DATA PROVIDED.
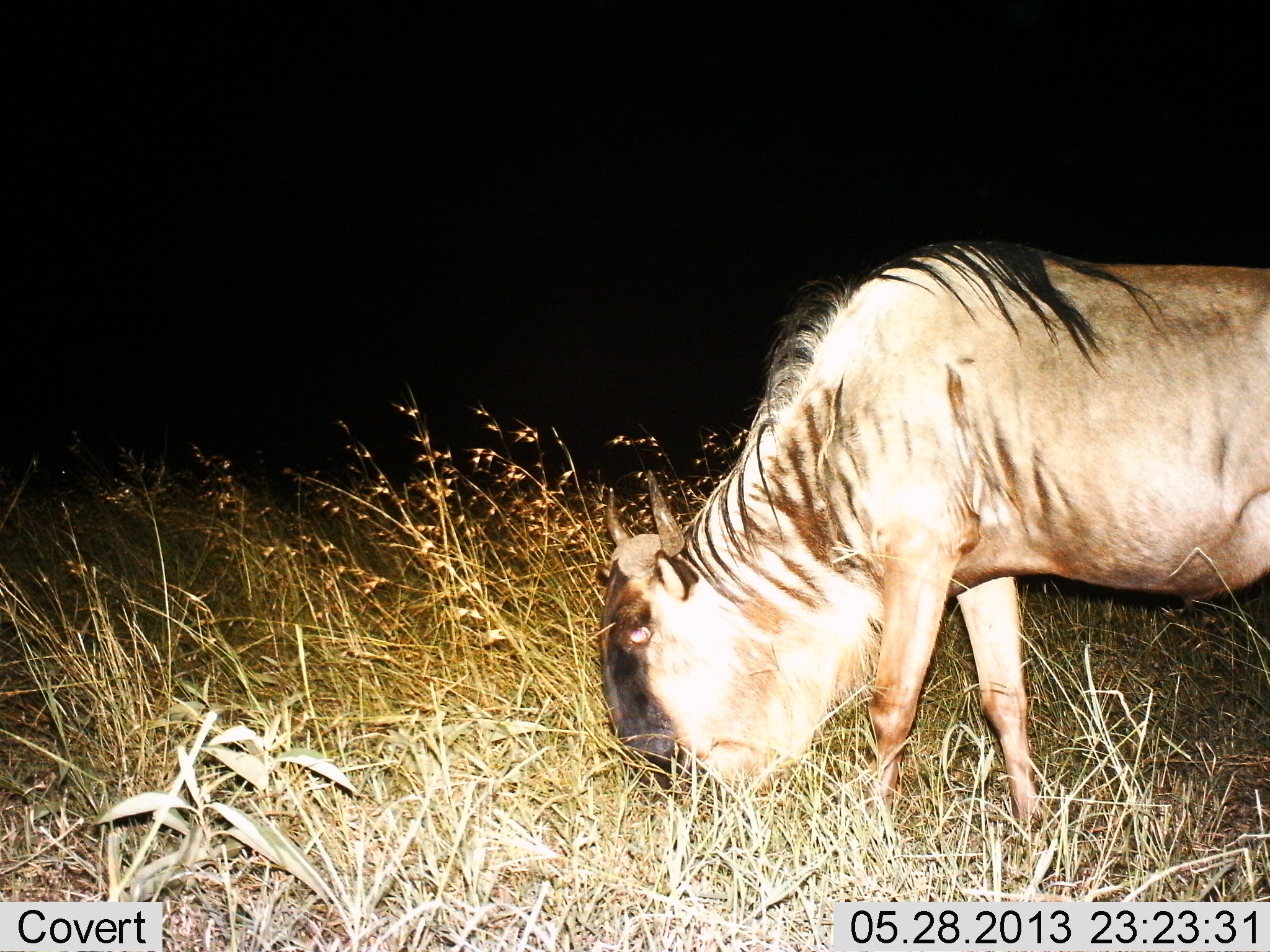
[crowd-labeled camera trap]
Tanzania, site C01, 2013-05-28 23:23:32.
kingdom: Animalia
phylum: Chordata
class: Mammalia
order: Artiodactyla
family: Bovidae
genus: Connochaetes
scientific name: Connochaetes taurinus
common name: blue wildebeest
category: wildebeest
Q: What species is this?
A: Wildebeest (blue wildebeest) (Connochaetes taurinus).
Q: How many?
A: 1.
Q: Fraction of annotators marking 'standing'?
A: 25%.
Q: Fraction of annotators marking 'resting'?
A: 0%.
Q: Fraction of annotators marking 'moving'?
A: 0%.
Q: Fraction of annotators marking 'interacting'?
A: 0%.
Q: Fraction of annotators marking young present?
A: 0%.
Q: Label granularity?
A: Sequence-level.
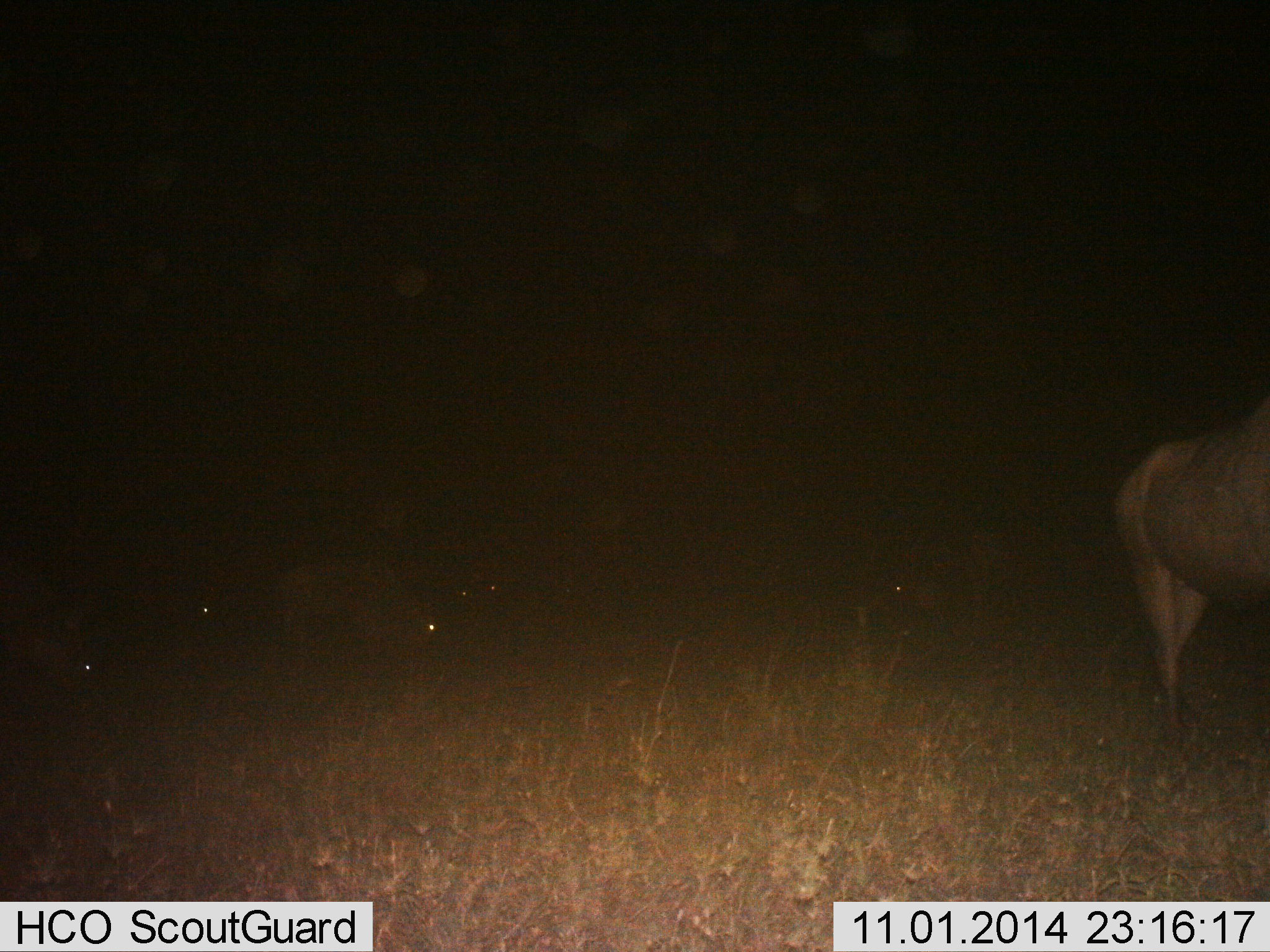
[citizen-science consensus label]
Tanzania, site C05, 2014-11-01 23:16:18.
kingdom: Animalia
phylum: Chordata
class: Mammalia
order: Artiodactyla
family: Bovidae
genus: Connochaetes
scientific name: Connochaetes taurinus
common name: blue wildebeest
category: wildebeest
Wildebeest (blue wildebeest) (Connochaetes taurinus), count 6. Behavior (volunteer vote fractions): standing 50%, resting 10%, moving 40%, interacting 0%. Young present (vote fraction): 0%. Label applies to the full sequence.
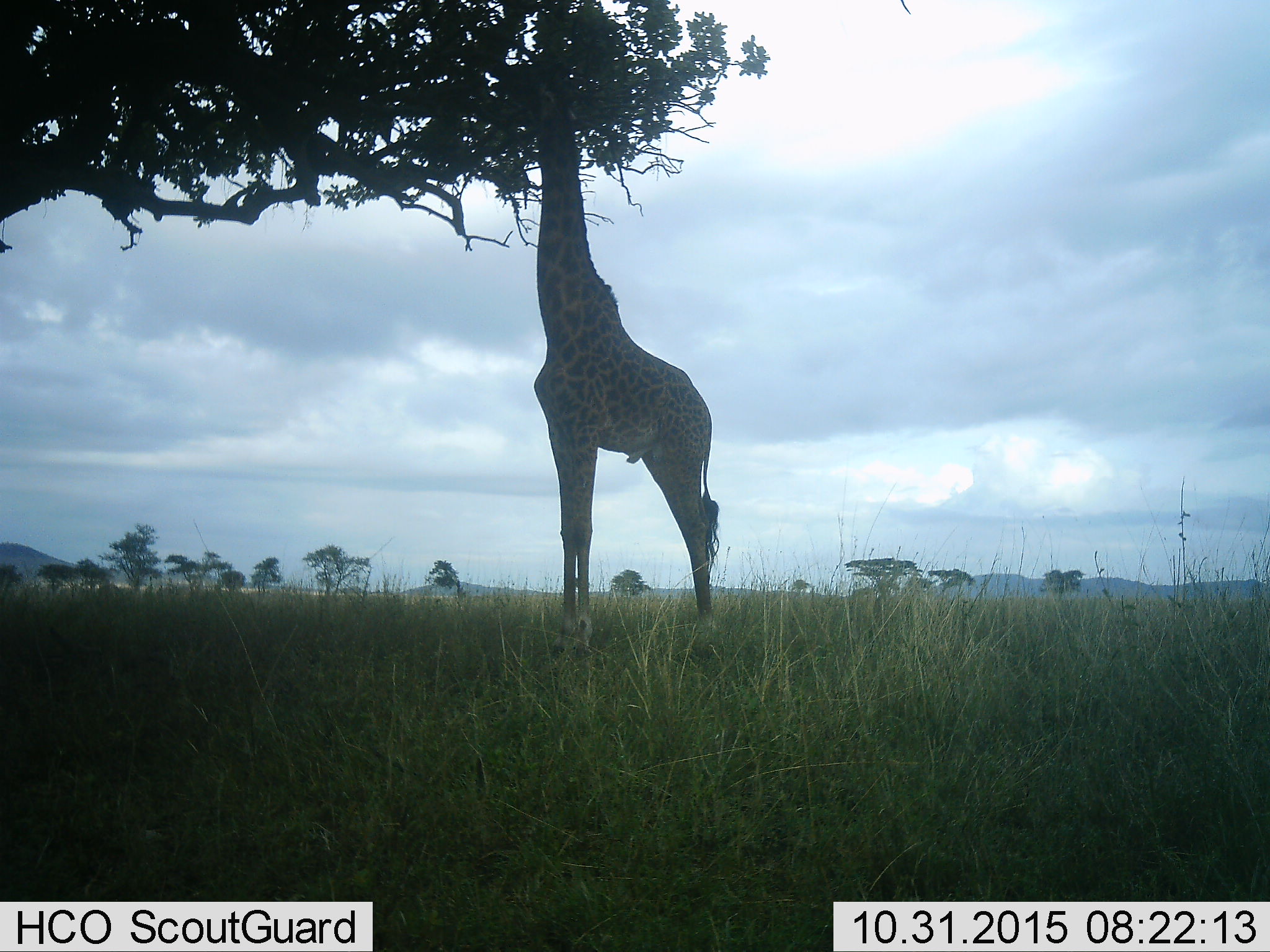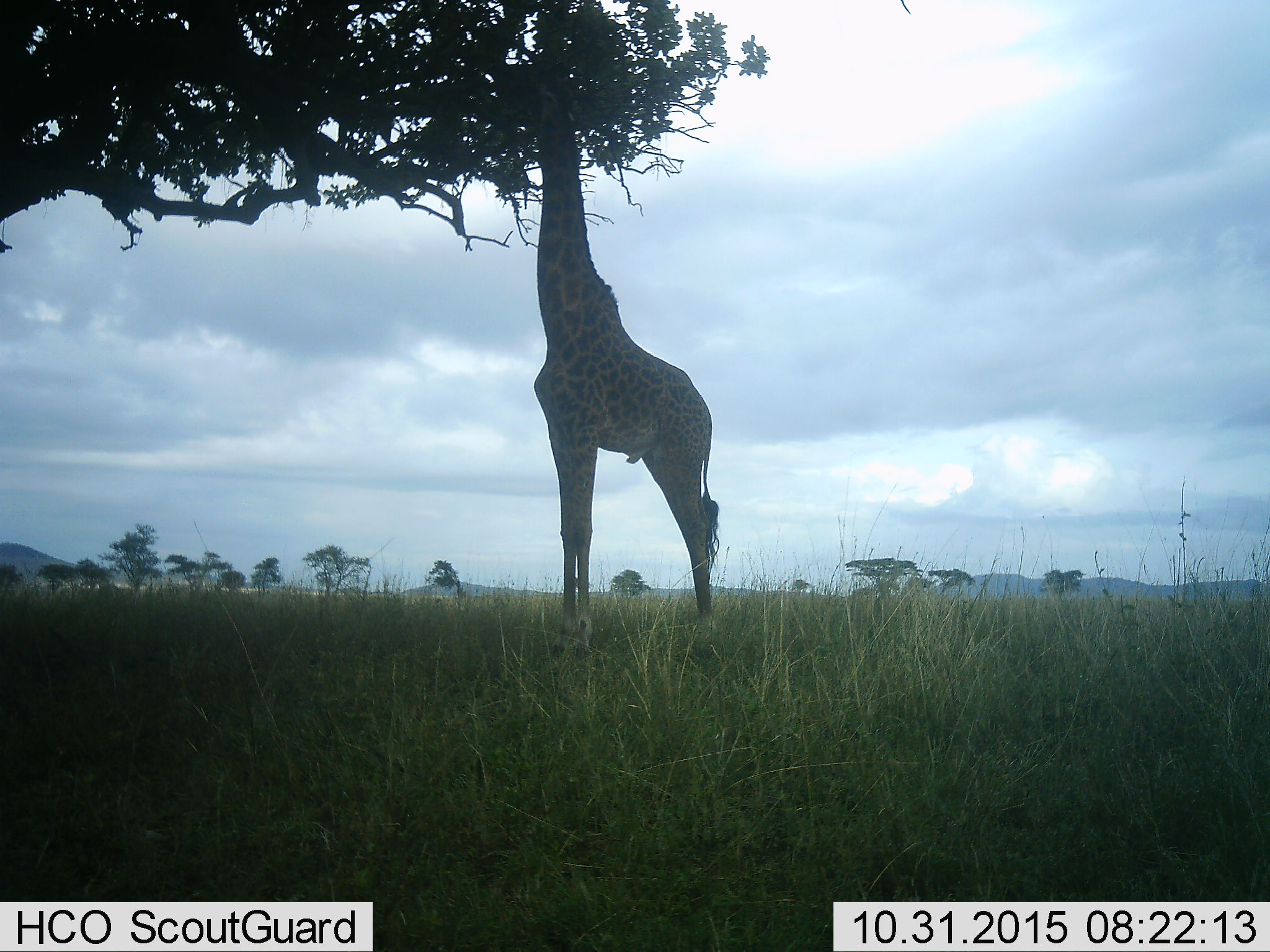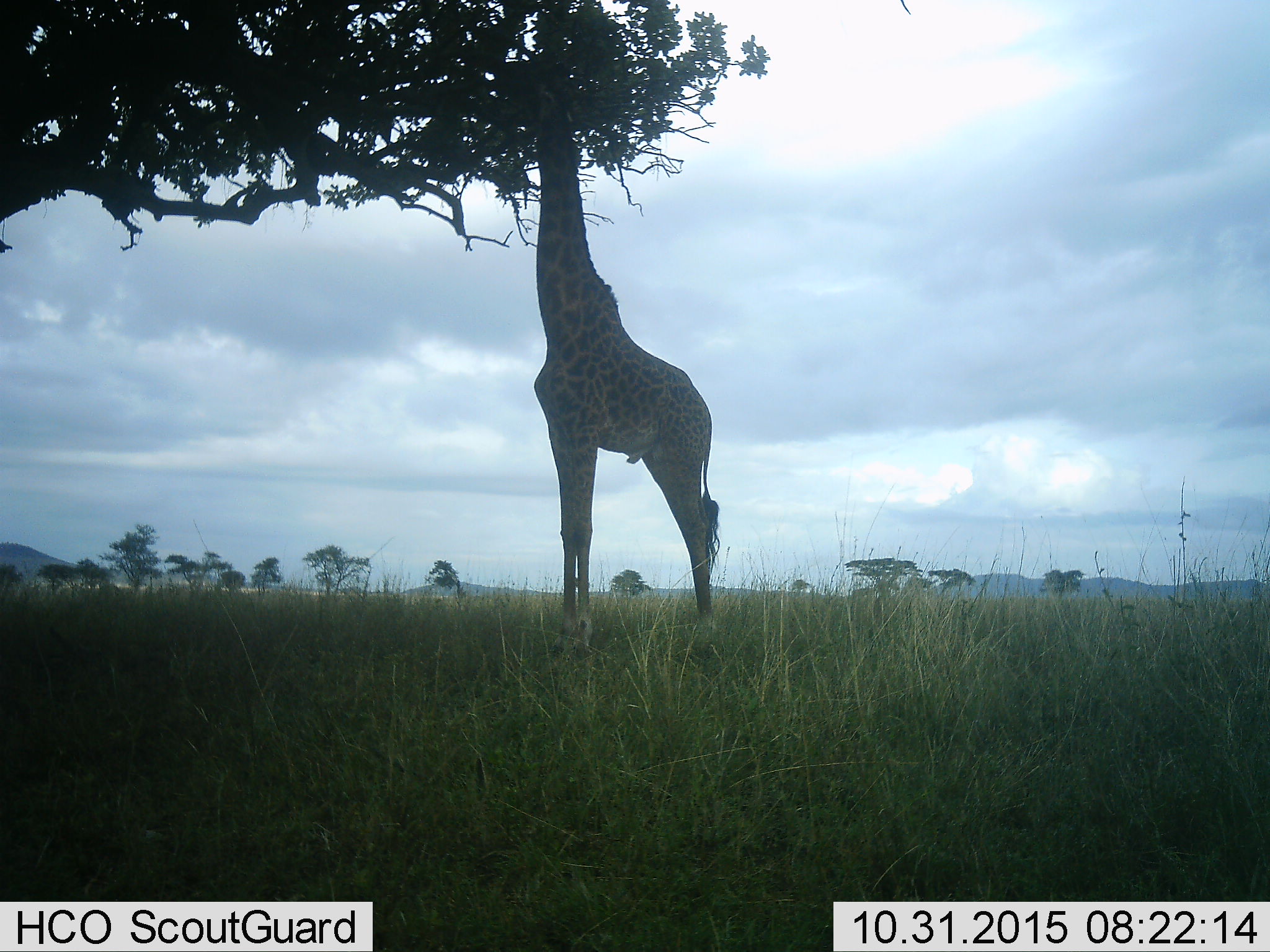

WORK REQUIRED. State, as a number only, how many lines in the entries include "site".

SOLUTION. 2